Dataset items →
──────────

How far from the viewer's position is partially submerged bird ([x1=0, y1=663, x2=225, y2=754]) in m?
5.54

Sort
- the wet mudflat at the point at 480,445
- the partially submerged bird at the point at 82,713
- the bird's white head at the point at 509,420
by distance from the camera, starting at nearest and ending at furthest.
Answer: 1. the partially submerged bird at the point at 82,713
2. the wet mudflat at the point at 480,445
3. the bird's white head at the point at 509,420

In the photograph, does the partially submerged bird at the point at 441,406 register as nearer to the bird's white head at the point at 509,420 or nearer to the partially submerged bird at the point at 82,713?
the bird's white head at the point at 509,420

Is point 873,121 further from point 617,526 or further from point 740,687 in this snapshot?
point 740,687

──────────

Problem description →
Copy every line of the records above word for word, keeping each one in its original order.

Result →
How far from the viewer's position is partially submerged bird ([x1=0, y1=663, x2=225, y2=754]) in m?
5.54

Sort
- the wet mudflat at the point at 480,445
- the partially submerged bird at the point at 82,713
- the bird's white head at the point at 509,420
by distance from the camera, starting at nearest and ending at furthest.
Answer: 1. the partially submerged bird at the point at 82,713
2. the wet mudflat at the point at 480,445
3. the bird's white head at the point at 509,420

In the photograph, does the partially submerged bird at the point at 441,406 register as nearer to the bird's white head at the point at 509,420 or nearer to the partially submerged bird at the point at 82,713?
the bird's white head at the point at 509,420

Is point 873,121 further from point 617,526 or further from point 740,687 in this snapshot?
point 740,687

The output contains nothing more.